Quote Originally Posted by Durango View Post

The most enjoyable way to play a TW game, is IMHO as a political simulator, in a way. Not purely management, as Civilisation, but heavily centered around diplomacy, religion, family dynasties and such.

Going out and randomly conquering is much less gratifying than having roleplayed different reasons for fighting (just as real life, war starts for a specific reason, not just for the sake of it). My empires are almost always one of the smaller ones on the map, as I in a Machiavellian way try to unbalance factions that are too big for their boots, and rarely do I gather my full army and go on a slaughtering rampage.

For just the right challenge, I often only attack with an army about 1/3 the size of the enemy. That is in MTW, mind you. In RTW, you can send forth your factionleader's wife equipped with a butterknife and still, claim victory!
This is exactly the way I play the game. I often play merely to see what happens, rather than to go conquering the whole world.

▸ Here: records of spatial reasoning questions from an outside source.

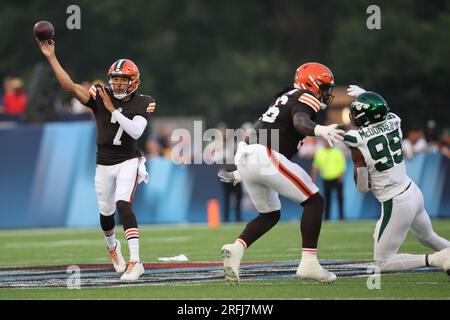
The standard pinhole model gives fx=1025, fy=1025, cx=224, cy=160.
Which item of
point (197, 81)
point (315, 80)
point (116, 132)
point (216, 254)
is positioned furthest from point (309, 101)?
point (197, 81)

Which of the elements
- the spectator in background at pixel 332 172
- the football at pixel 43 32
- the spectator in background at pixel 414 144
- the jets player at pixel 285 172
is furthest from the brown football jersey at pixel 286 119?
the spectator in background at pixel 414 144

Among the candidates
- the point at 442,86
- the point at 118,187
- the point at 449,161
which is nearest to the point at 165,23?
the point at 442,86

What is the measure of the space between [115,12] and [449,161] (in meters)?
22.0

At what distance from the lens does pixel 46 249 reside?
12547 millimetres

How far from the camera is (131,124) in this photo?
8.89 metres

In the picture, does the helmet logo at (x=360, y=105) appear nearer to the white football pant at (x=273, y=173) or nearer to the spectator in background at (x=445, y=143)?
the white football pant at (x=273, y=173)

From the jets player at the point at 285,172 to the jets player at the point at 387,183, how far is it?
388 mm

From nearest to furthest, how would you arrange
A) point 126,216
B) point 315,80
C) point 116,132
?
point 315,80, point 126,216, point 116,132

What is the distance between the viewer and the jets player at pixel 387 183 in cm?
816

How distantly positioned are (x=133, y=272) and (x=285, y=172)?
155 cm

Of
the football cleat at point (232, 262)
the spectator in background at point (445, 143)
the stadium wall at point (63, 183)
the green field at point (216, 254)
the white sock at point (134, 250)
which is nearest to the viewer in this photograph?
the green field at point (216, 254)

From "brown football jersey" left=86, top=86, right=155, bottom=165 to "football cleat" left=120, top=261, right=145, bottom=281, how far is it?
3.58 ft

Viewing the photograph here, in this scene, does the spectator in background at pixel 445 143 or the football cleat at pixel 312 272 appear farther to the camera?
the spectator in background at pixel 445 143

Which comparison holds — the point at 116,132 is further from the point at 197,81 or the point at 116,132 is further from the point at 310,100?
the point at 197,81
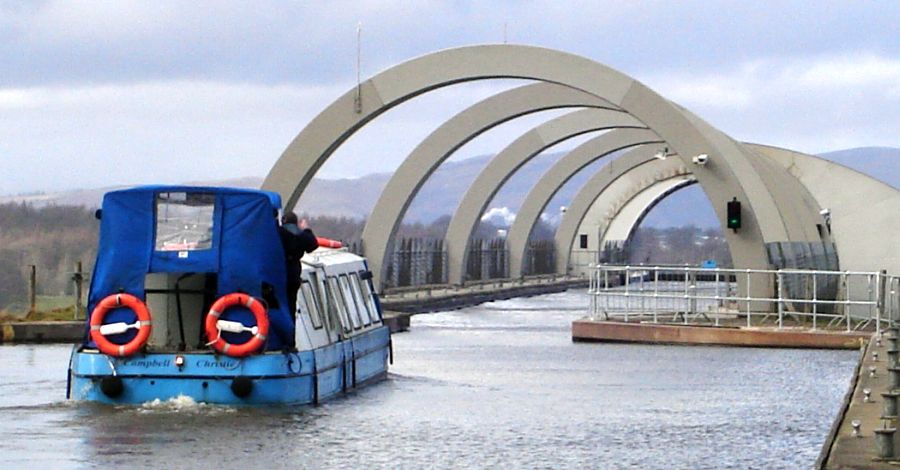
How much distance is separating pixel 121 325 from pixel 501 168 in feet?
144

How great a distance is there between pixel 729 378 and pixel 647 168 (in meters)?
57.2

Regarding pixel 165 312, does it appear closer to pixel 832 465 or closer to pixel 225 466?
pixel 225 466

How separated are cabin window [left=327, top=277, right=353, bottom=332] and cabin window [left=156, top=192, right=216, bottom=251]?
3246 mm

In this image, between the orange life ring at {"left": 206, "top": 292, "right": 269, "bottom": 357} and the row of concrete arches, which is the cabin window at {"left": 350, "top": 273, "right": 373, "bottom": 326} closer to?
the orange life ring at {"left": 206, "top": 292, "right": 269, "bottom": 357}

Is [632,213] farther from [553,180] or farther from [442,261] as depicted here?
[442,261]

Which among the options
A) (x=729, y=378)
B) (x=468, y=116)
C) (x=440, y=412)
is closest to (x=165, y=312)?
(x=440, y=412)

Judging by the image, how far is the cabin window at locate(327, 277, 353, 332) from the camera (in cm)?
2585

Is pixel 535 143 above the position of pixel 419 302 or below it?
above

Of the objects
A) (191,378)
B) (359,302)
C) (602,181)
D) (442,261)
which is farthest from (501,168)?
(191,378)

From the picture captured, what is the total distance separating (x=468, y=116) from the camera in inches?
2131

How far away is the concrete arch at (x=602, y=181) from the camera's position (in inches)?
3140

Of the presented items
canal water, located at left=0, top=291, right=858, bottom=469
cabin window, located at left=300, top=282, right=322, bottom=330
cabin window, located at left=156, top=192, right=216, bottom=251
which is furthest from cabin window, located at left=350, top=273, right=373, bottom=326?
cabin window, located at left=156, top=192, right=216, bottom=251

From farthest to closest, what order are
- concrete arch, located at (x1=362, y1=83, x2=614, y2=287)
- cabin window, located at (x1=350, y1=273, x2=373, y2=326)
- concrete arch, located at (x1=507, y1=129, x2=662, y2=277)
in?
1. concrete arch, located at (x1=507, y1=129, x2=662, y2=277)
2. concrete arch, located at (x1=362, y1=83, x2=614, y2=287)
3. cabin window, located at (x1=350, y1=273, x2=373, y2=326)

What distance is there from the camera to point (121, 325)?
2208 centimetres
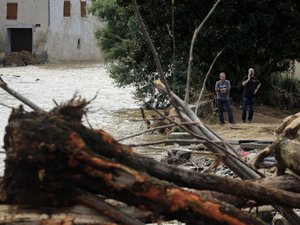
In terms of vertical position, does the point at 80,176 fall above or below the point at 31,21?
above

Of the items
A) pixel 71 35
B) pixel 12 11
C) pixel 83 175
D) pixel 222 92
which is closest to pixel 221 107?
pixel 222 92

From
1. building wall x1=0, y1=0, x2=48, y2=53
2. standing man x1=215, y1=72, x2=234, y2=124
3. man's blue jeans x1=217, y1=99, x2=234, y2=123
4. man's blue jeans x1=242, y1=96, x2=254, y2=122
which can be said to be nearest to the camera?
standing man x1=215, y1=72, x2=234, y2=124

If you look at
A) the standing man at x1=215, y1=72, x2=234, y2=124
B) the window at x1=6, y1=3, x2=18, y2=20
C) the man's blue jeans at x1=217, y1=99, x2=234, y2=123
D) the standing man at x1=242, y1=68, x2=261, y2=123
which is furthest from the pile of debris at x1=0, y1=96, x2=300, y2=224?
the window at x1=6, y1=3, x2=18, y2=20

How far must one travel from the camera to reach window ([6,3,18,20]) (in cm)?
5391

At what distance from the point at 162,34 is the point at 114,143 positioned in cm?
1861

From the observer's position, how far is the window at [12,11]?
53.9 meters

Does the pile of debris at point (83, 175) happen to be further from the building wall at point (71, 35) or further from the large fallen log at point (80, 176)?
the building wall at point (71, 35)

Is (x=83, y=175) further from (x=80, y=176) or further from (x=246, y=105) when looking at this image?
(x=246, y=105)

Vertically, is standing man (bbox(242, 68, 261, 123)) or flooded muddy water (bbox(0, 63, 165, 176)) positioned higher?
standing man (bbox(242, 68, 261, 123))

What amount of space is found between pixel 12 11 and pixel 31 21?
178 centimetres

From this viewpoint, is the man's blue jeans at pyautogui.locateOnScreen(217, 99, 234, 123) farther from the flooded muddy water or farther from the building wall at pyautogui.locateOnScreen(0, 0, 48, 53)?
the building wall at pyautogui.locateOnScreen(0, 0, 48, 53)

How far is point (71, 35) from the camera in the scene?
54.9 metres

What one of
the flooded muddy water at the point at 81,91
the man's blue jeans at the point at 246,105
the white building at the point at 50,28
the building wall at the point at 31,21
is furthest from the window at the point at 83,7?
the man's blue jeans at the point at 246,105

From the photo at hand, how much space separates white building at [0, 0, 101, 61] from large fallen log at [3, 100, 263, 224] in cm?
5117
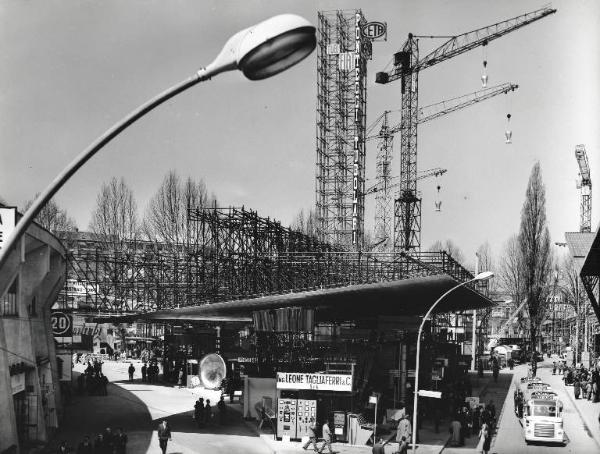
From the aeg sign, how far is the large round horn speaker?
55.5m

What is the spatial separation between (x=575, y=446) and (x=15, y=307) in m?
24.2

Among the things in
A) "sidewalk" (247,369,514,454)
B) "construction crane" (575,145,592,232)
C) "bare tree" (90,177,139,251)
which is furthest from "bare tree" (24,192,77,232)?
"construction crane" (575,145,592,232)

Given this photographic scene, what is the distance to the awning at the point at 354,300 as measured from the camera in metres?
37.1

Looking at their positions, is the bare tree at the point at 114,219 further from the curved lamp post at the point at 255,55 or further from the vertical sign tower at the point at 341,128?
the curved lamp post at the point at 255,55

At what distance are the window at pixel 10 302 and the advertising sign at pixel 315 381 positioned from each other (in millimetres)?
11425

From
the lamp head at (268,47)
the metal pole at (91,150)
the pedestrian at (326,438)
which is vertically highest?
the lamp head at (268,47)

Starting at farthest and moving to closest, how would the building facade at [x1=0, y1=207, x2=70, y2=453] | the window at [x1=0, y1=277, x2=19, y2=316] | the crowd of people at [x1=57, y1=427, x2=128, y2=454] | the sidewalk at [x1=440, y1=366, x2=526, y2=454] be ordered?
1. the sidewalk at [x1=440, y1=366, x2=526, y2=454]
2. the window at [x1=0, y1=277, x2=19, y2=316]
3. the crowd of people at [x1=57, y1=427, x2=128, y2=454]
4. the building facade at [x1=0, y1=207, x2=70, y2=453]

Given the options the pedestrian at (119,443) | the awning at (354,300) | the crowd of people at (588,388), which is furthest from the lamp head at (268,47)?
the crowd of people at (588,388)

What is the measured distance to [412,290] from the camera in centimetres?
3947

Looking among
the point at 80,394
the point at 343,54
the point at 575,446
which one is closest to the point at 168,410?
the point at 80,394

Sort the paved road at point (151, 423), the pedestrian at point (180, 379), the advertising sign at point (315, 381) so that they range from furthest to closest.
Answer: the pedestrian at point (180, 379) → the advertising sign at point (315, 381) → the paved road at point (151, 423)

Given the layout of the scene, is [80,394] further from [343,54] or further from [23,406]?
[343,54]

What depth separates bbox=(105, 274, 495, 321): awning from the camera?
1460 inches

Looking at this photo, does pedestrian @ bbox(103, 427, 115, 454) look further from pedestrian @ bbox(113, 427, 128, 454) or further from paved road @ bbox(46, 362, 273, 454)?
paved road @ bbox(46, 362, 273, 454)
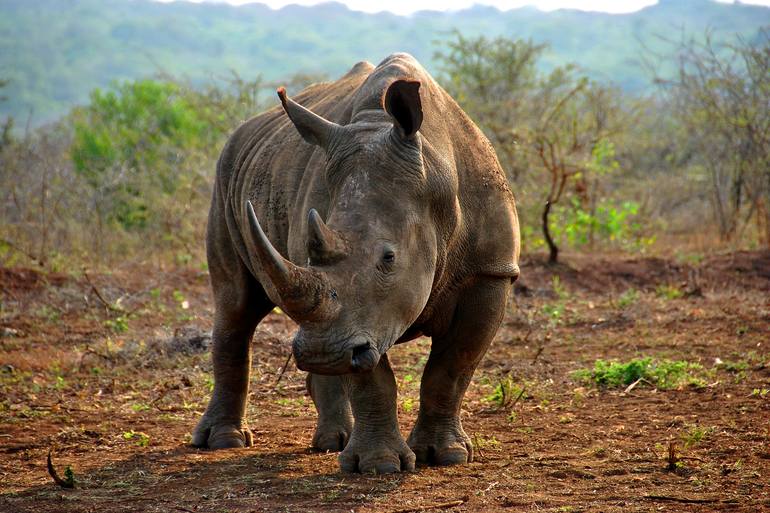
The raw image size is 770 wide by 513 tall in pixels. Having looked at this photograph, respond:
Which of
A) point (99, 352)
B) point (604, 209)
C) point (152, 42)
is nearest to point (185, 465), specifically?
point (99, 352)

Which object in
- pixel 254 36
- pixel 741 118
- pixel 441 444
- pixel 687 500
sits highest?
pixel 741 118

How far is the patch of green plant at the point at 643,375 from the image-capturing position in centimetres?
756

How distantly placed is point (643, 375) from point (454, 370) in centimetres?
235

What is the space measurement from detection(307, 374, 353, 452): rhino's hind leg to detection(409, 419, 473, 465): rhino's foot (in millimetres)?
598

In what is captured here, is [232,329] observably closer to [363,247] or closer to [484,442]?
[484,442]

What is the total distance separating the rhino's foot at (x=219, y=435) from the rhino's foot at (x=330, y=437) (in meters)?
0.50

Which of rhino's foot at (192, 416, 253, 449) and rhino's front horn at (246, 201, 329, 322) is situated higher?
rhino's front horn at (246, 201, 329, 322)

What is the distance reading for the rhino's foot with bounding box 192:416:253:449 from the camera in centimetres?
653

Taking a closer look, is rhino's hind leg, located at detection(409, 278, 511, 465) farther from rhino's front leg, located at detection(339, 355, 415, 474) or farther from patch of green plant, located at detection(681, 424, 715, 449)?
patch of green plant, located at detection(681, 424, 715, 449)

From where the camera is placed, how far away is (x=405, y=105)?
507 centimetres

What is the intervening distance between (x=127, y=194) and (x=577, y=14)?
498 feet

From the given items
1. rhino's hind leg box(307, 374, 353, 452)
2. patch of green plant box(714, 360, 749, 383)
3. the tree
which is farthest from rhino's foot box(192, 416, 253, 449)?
the tree

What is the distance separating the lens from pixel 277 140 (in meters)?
Result: 6.56

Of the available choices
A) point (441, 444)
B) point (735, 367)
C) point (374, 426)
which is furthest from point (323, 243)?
point (735, 367)
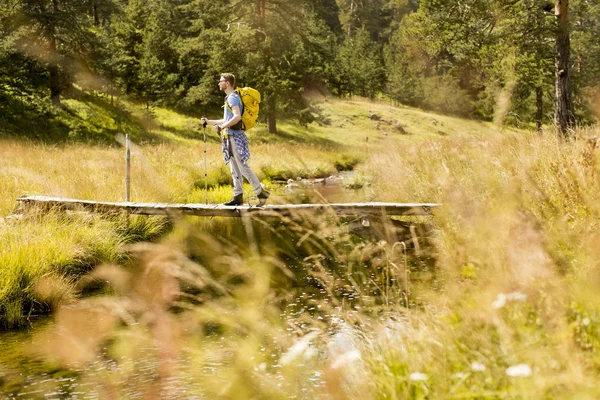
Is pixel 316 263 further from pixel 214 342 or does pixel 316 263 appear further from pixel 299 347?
pixel 299 347

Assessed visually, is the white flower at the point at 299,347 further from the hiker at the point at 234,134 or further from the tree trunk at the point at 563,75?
the tree trunk at the point at 563,75

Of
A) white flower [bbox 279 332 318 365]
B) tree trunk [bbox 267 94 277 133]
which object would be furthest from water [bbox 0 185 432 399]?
tree trunk [bbox 267 94 277 133]

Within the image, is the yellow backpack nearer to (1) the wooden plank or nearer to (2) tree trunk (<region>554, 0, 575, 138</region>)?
(1) the wooden plank

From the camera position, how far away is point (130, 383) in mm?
4629

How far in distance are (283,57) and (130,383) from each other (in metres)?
29.1

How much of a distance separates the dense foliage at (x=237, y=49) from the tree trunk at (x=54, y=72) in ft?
0.18

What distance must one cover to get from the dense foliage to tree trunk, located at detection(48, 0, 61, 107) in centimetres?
5

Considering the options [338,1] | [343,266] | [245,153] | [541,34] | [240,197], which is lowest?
[343,266]

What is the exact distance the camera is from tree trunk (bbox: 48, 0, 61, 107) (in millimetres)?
26734

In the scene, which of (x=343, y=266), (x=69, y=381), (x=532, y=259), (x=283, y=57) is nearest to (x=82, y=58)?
(x=283, y=57)

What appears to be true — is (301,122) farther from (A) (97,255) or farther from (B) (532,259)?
(B) (532,259)

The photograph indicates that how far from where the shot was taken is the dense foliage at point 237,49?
48.9 ft

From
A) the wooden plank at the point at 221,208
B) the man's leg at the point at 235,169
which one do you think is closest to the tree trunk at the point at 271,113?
the man's leg at the point at 235,169

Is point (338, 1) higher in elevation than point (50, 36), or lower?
higher
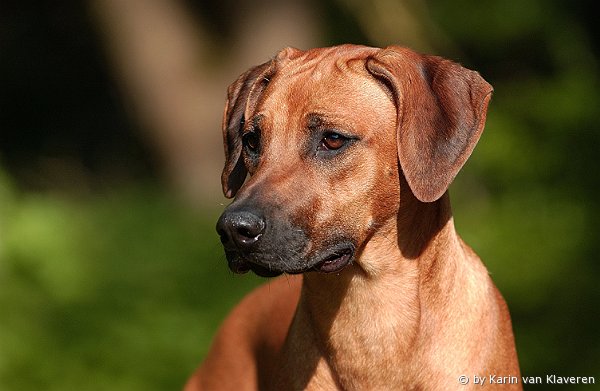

A favourite game of mine is to play as a faction that can easily defend it's position (England is best for this). I build up my economy early on, take all of Britain and Ireland as soon as possible, and then focus on building up a trading Empire.

After I'm rolling in florins I use bribery, agents, diplomacy and a small but high tech elite army to mess around with the rest of Europe. It's fun to cause wars, give random factions provinces in odd places, launch crusades at strange targets and occasionally invade the mainland for a laugh and then give the land I take to the Pope.

I very rarely end up actually winning these games (although I could If I actually tried) but it's rather a lot of fun just messing around creating a story within the campaign. If Englang had been ruled my way for the Medieval period history would be much, much more intersting.